Exercise instructions - Only the text of the records below belongs in the answer, copied exactly, with pictures omitted.

Raw data -
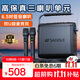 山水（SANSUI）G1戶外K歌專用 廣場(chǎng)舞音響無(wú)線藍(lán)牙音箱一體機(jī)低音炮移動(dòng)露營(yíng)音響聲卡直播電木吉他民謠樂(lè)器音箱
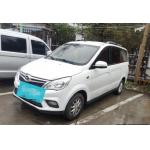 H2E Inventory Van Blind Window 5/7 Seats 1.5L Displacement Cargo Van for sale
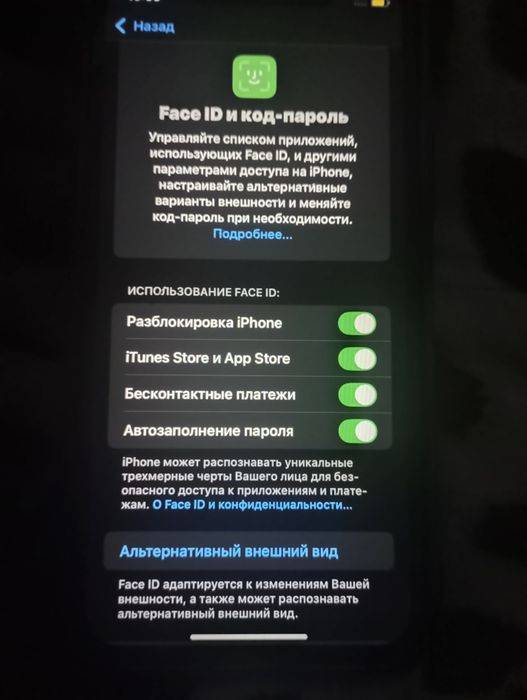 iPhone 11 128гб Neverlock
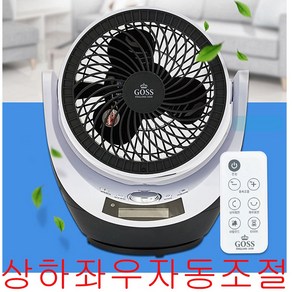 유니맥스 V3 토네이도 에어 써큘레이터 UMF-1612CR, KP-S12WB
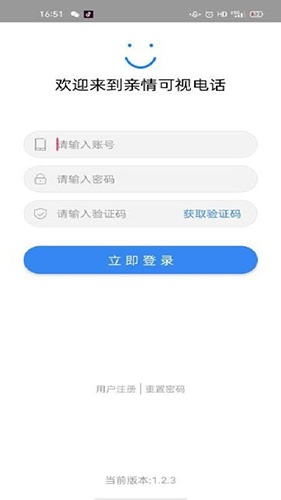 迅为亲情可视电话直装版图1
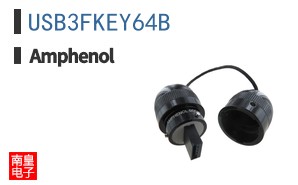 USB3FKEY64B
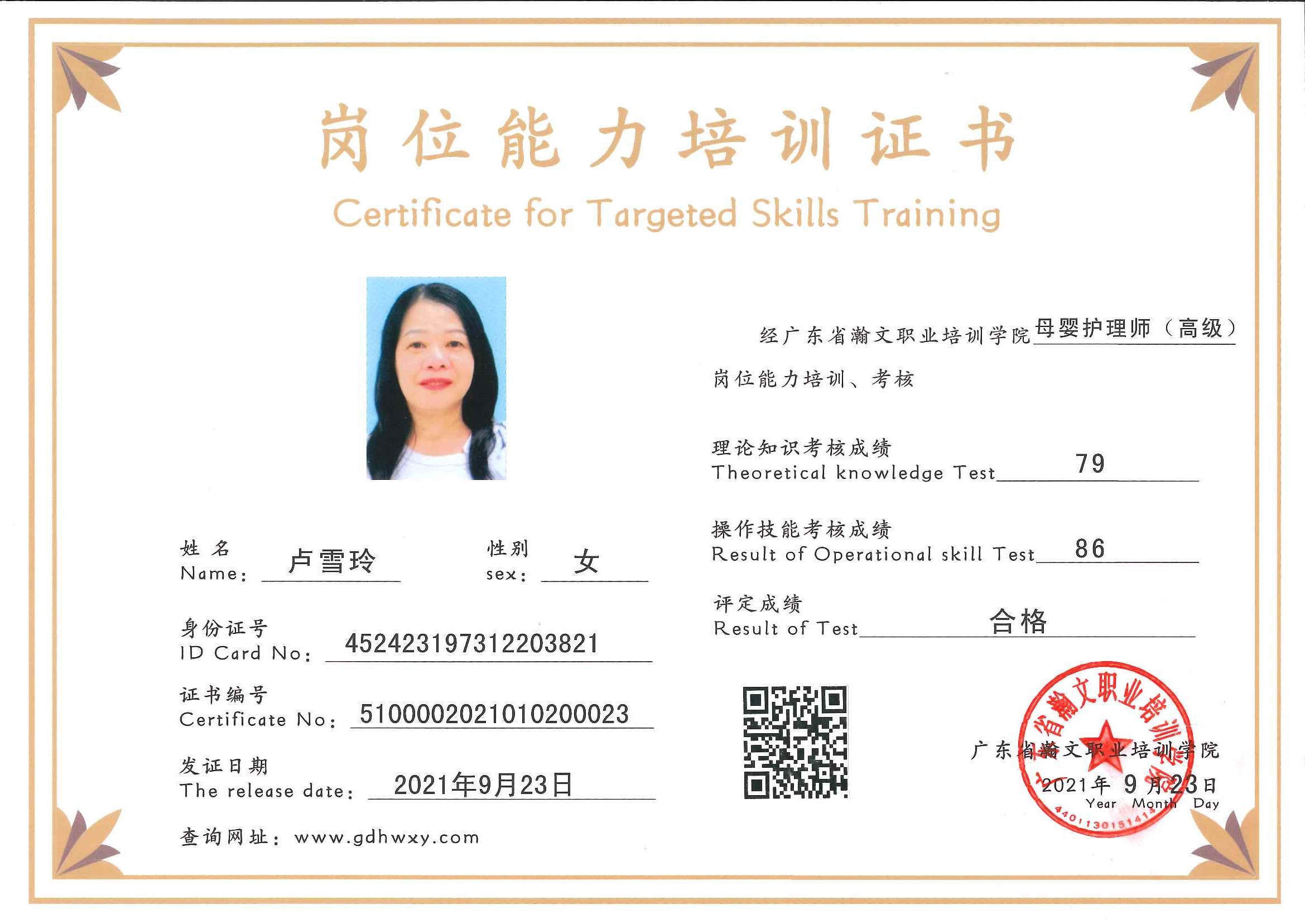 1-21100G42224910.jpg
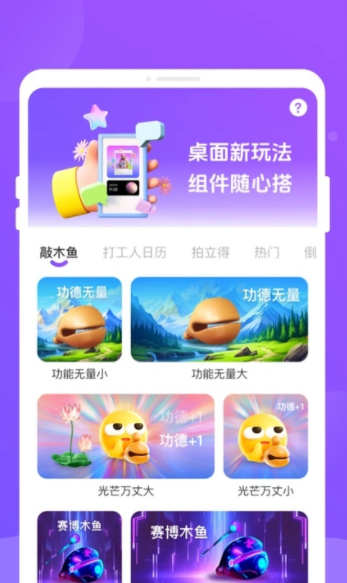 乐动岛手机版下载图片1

The completed task -
 山水（SANSUI）G1戶外K歌專用 廣場(chǎng)舞音響無(wú)線藍(lán)牙音箱一體機(jī)低音炮移動(dòng)露營(yíng)音響聲卡直播電木吉他民謠樂(lè)器音箱
 H2E Inventory Van Blind Window 5/7 Seats 1.5L Displacement Cargo Van for sale
 iPhone 11 128гб Neverlock
 유니맥스 V3 토네이도 에어 써큘레이터 UMF-1612CR, KP-S12WB
 迅为亲情可视电话直装版图1
 USB3FKEY64B
 1-21100G42224910.jpg
 乐动岛手机版下载图片1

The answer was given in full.